Text Based Queries¶
Lets first understand why Opensearch has advantages on full text-based search compared to mySQL (SQL).
MySQL/SQL Limitations:
Relational Structure: MySQL is optimized for structured, relational data, not large-scale text search. Full-Text Search: MySQL uses FULLTEXT indexes but is slower for full-text search as it lacks advanced text analysis and efficient indexing for unstructured data.
Row-Based Indexing: It indexes rows, requiring more resources to scan large text fields.
OpenSearch (NoSQL) Advantages:
Inverted Index: OpenSearch uses an inverted index, making text search faster by indexing individual terms, not rows.
Scalability: OpenSearch is built for horizontal scaling, distributing data and queries across nodes.
Text Processing: It has built-in analyzers (tokenization, stemming), making it ideal for fast, accurate full-text search.
Real-Time: OpenSearch excels at handling dynamic, real-time searches across large datasets.
Opensearch is a powerful search and analytics engine that excels in handling text-based queries efficiently. Understanding how to construct and utilize text-based queries in Opensearch is crucial for effective data retrieval and analysis.
This section will delve into the concepts and techniques involved in Opensearch text-based queries.
Match Query:¶
Match Phrase Query¶
Search for documents containing an exact phrase in the description field. Structure of query is:
{
"query": {
"match_phrase": {
"<field>": "<phrase>"
}
}
}Lets search for document(s) with exact phrase “without beam background” in description field.
search_query = {"query": {"match_phrase": {"description": "without beam background"}}}
search_results = es.search(index=index_name, body=search_query)
for hit in search_results["hits"]["hits"]:
print(hit["_source"])Match query¶
The match query is a basic query type in opensearch used to search for documents containing specific words or phrases in a specified field, such as the description field. Structure of query is:
{
"query": {
"match": {
"query": "<text>"
}
}
}Lets search for documents containing words “without” or “beam” in description field. Here it looks for document containing either of the words.
search_query = {"query": {"match": {"description": "without beam"}}}
search_results = es.search(index=index_name, body=search_query)
for hit in search_results["hits"]["hits"]:
print(hit["_source"])You should see three documents with filename expx.myfile2.root , expx.myfile3.root and expx.myfile4.root, as these document contain either of word without or beam.
You can also add operator and for the query so that all the words are present in the field.
{
"query": {
"match": {
"query": "<text>",
"operator": "and"
}
}
}
Example , to get the documents with word “beam” and “cherenkov” you will do.
search_query = {
"query": {"match": {"description": {"query": "beam cherenkov", "operator": "and"}}}
}
search_results = es.search(index=index_name, body=search_query)
for hit in search_results["hits"]["hits"]:
print(hit["_source"])query_string¶
Wild card¶
Wildcard queries are used to search for documents based on patterns or partial matches within a field.
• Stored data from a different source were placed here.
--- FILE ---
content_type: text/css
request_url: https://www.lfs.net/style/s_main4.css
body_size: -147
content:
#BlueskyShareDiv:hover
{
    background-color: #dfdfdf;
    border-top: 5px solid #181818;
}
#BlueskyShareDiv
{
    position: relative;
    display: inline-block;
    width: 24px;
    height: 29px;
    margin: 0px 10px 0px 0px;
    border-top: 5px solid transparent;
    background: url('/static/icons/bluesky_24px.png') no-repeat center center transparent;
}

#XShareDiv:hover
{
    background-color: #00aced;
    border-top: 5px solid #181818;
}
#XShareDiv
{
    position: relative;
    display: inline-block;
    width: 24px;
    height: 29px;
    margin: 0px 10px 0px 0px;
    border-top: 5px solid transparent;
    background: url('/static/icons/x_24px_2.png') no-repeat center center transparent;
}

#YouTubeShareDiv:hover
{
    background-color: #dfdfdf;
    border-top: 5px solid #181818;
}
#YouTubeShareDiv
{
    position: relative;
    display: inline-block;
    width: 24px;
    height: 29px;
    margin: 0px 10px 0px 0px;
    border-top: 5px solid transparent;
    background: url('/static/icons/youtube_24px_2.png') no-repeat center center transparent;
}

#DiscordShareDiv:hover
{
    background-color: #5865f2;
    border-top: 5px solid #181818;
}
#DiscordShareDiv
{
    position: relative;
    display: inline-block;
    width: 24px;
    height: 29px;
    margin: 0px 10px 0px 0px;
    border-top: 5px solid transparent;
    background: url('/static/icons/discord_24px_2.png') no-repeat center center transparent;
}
In the example below, a wildcard query is used to search for documents where the description field contains any L trigger ie. L1/L2.
search_query = {
"query": {"query_string": {"default_field": "description", "query": "L*"}}
}
search_results = es.search(index=index_name, body=search_query)
for hit in search_results["hits"]["hits"]:
print(hit["_source"]["description"])You should see single document with filename expx.myfile1.root.
Prefix Query:¶
Prefix queries are used to search for documents where a specified field starts with a specific prefix. For example, the prefix query below searches for documents where the filename field starts with “expx.”:
search_query = {"query": {"prefix": {"filename": "expx."}}}search_results = es.search(index=index_name, body=search_query)
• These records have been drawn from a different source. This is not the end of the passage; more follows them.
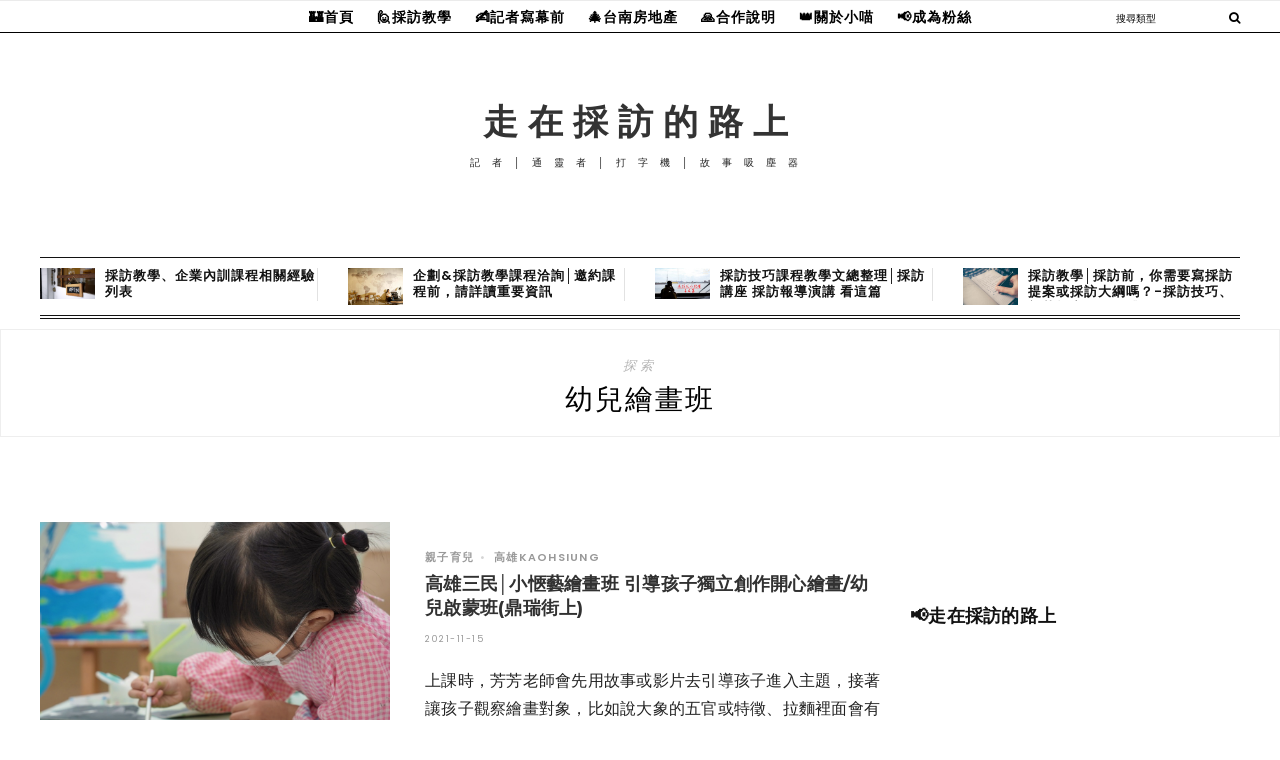

--- FILE ---
content_type: text/html; charset=UTF-8
request_url: https://auto-load-balancer.likr.tw/api/get_client_ip.php
body_size: -135
content:
"52.15.212.171"

--- FILE ---
content_type: text/html; charset=utf-8
request_url: https://www.google.com/recaptcha/api2/aframe
body_size: 182
content:
<!DOCTYPE HTML><html><head><meta http-equiv="content-type" content="text/html; charset=UTF-8"></head><body><script nonce="aLdIgKjqVGTrv85lcLxgpg">/** Anti-fraud and anti-abuse applications only. See google.com/recaptcha */ try{var clients={'sodar':'https://pagead2.googlesyndication.com/pagead/sodar?'};window.addEventListener("message",function(a){try{if(a.source===window.parent){var b=JSON.parse(a.data);var c=clients[b['id']];if(c){var d=document.createElement('img');d.src=c+b['params']+'&rc='+(localStorage.getItem("rc::a")?sessionStorage.getItem("rc::b"):"");window.document.body.appendChild(d);sessionStorage.setItem("rc::e",parseInt(sessionStorage.getItem("rc::e")||0)+1);localStorage.setItem("rc::h",'1768379578074');}}}catch(b){}});window.parent.postMessage("_grecaptcha_ready", "*");}catch(b){}</script></body></html>

--- FILE ---
content_type: application/javascript; charset=utf-8
request_url: https://fundingchoicesmessages.google.com/f/AGSKWxWPlFz_tObWmU5VWWAjA5ouDPTCkml5XAdUcafCCcpwNLftSksXCrNy3-PuF6Hk9oYkkclRUf9BJ-UglptBq7pORisH5lqucGvWW9WqdXpM5SIUPcD5kBQb0aDYA5qLx4PEMucb2nrMSvZeil77NCI3z8qTkXpWS8tLWzkM6h_E28nYm3DX1hjhLG5W/_/ads/panel._sponsor/css//24-7ads._banner_ad//eht.js?site_
body_size: -1289
content:
window['d6485ea5-13c4-4862-9fe9-963d31dd0481'] = true;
for hit in search_results[“hits”][“hits”]: print(hit[“_source”][“filename”]) This query will match documents with filenames like “expx.csv,” “expx_data.txt,” etc.
Fuzzy Query:¶
Fuzzy queries are used to find documents with terms similar to a specified term, allowing for some degree of error or variation. In the example below, a fuzzy query is used to search for documents with terms similar to “produced” in the description field:
search_query = {"query": {"fuzzy": {"description": "physic"}}}
search_results = es.search(index=index_name, body=search_query)
for hit in search_results["hits"]["hits"]:
print(hit["_source"]["description"])This query will match documents with terms like “production,” “producer,” “products,” etc., based on the fuzziness parameter specified.